Here we further discuss the performance benefit when comparing with AStitch, Rammer, and TensorRT. Consider the BERT sub-graph of 9 operators in Figure 1. AStitch is designed to fuse and optimize memory-intensive operators, and it can fuse the add and reshape operators, reducing kernel numbers to 6. Rammer is designed to fuse small kernels together to exploit inter-operator parallelism and fully utilize GPU SMs, For the sub-graph in Figure 1, it only fuses the three add operators together, leading to 7 kernels in total. TensorRT manually fuses the three GEMM and three add operators into one kernel while leaving reshape operators not fused. This results in a total of 4 kernels. In comparison, SIRIUS has only 1 kernel after fusion.

Impacts of batch size. We further evaluate SIRIUS when varying the batch size (i.e., 1, 4, 16). Figure 8 shows their performance normalized to TensorFlow. SIRIUS achieves an average speedup of  $1.56 \times$  over AStitch,  $2.92 \times$  over Rammer, and  $1.48 \times$  over TensorRT. In summary, SIRIUS

can improve BERT performance for different batch sizes.

[Source data]
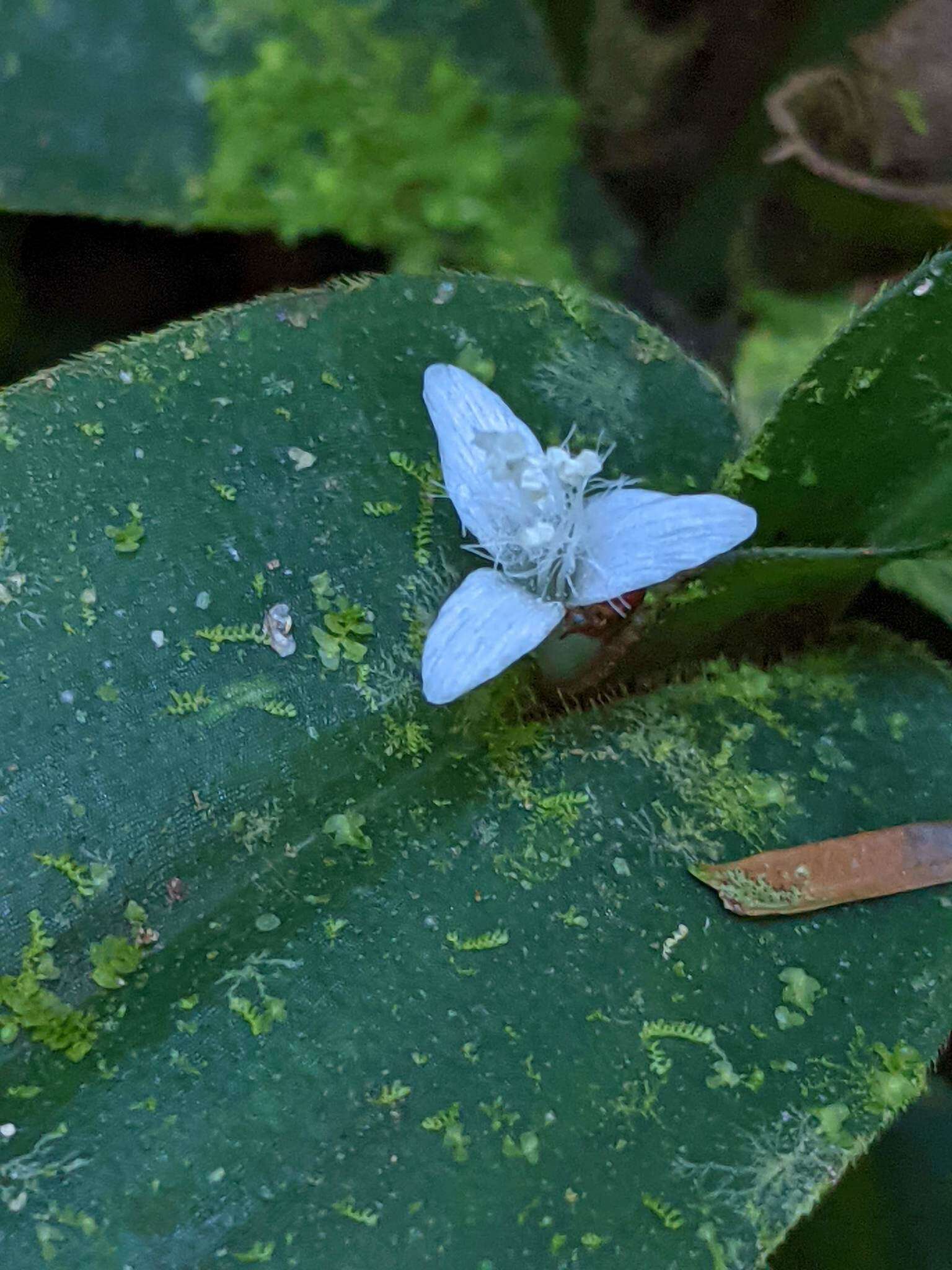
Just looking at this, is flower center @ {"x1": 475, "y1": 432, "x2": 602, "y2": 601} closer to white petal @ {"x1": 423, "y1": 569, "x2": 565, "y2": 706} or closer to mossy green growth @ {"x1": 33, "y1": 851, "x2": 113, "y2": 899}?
white petal @ {"x1": 423, "y1": 569, "x2": 565, "y2": 706}

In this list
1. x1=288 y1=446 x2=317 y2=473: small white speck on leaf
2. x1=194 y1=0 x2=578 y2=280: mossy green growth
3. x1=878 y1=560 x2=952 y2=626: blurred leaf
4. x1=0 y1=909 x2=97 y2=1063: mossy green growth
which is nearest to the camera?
x1=0 y1=909 x2=97 y2=1063: mossy green growth

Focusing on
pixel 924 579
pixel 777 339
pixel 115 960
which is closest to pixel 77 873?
pixel 115 960

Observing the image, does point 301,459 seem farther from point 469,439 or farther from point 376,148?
point 376,148

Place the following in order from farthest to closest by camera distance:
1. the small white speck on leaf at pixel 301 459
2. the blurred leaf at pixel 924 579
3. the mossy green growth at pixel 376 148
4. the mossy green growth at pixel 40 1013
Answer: the mossy green growth at pixel 376 148, the blurred leaf at pixel 924 579, the small white speck on leaf at pixel 301 459, the mossy green growth at pixel 40 1013

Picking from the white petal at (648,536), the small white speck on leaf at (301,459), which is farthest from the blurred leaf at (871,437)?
the small white speck on leaf at (301,459)

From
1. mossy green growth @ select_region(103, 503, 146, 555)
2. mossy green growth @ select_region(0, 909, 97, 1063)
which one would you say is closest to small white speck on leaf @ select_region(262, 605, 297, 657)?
mossy green growth @ select_region(103, 503, 146, 555)

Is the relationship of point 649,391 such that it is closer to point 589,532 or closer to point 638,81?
point 589,532

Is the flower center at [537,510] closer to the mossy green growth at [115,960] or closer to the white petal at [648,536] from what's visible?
the white petal at [648,536]
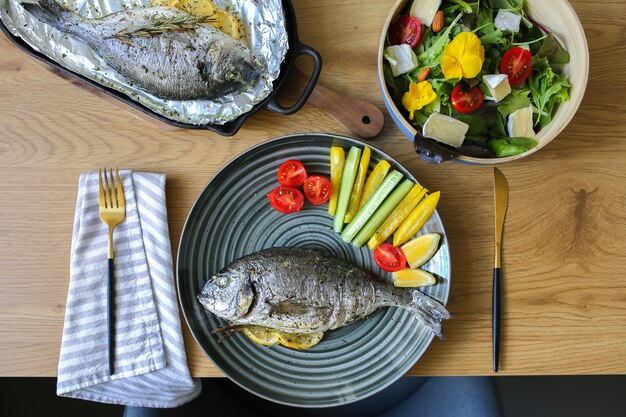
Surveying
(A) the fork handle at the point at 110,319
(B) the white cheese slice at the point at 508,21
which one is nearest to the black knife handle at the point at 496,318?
(B) the white cheese slice at the point at 508,21

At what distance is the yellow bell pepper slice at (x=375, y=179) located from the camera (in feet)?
4.32

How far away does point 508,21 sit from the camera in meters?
1.26

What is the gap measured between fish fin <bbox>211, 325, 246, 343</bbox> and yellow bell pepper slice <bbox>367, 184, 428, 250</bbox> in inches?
15.3

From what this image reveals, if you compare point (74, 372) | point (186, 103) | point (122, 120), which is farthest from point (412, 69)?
point (74, 372)

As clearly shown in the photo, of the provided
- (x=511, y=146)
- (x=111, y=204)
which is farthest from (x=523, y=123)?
(x=111, y=204)

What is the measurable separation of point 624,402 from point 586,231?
960mm

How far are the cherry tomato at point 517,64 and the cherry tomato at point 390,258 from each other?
1.58 feet

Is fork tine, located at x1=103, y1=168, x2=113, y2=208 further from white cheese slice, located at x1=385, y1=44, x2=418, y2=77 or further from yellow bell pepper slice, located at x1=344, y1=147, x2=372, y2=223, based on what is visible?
white cheese slice, located at x1=385, y1=44, x2=418, y2=77

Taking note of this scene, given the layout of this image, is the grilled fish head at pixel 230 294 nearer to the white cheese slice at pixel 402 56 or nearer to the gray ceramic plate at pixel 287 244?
the gray ceramic plate at pixel 287 244

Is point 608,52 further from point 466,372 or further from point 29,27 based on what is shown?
point 29,27

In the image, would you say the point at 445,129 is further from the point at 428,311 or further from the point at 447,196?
the point at 428,311

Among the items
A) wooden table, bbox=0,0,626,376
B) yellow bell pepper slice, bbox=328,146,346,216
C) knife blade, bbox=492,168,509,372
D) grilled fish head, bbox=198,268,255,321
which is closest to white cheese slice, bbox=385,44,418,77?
wooden table, bbox=0,0,626,376

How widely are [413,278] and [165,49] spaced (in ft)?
2.64

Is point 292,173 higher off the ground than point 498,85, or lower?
lower
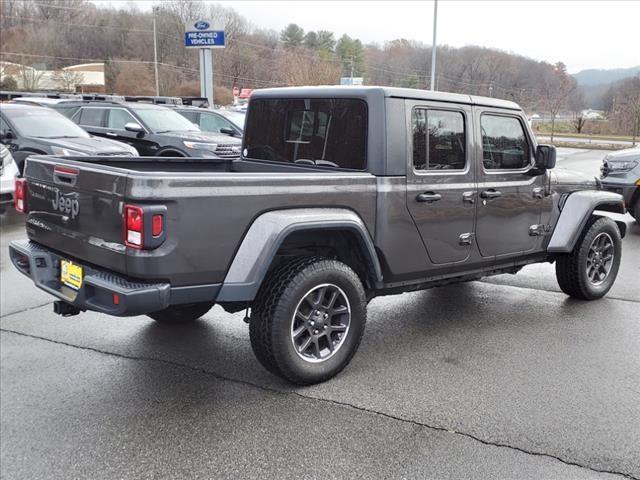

INSTRUCTION 1:
Answer these questions using the passage on SIRIUS performance:
(a) To how many kernels does AStitch reduce the BERT sub-graph in Figure 1?
(b) Which batch sizes are used to evaluate SIRIUS?
(c) What average speedup does SIRIUS achieve over Rammer?
INSTRUCTION 2: According to the passage on SIRIUS performance, why does TensorRT end up with 4 kernels for the BERT sub-graph in Figure 1? Answer in one to three sentences.
INSTRUCTION 3: Continue the passage on SIRIUS performance, starting after its final sentence.

WRITTEN RESPONSE 1:
(a) 6 kernels.
(b) 1, 4, and 16.
(c) 2.92×.

WRITTEN RESPONSE 2: TensorRT manually fuses the three GEMM and three add operators into one kernel. It leaves the reshape operators unfused, so the sub-graph ends up with 4 kernels in total.

WRITTEN RESPONSE 3:
#### 7.5 Case Study: The LSTM model

For LSTM, SIRIUS can obtain significant performance improvement, i.e,  $6.13 \times$  over TensorRT and  $1.42 \times$  over Rammer. Figure 9(a) shows the code skeleton of LSTM and (b) shows the data dependencies. Each dot in (b) represents a LSTM cell with each one including 8 gemv invocations and 1 solve invocation. It shows that there does not exist data dependencies along the back-diagonal dimension, both SIRIUS and Rammer can finds the fusion opportunity along the back-diagonal dimension, which is called as wavefront in Rammer.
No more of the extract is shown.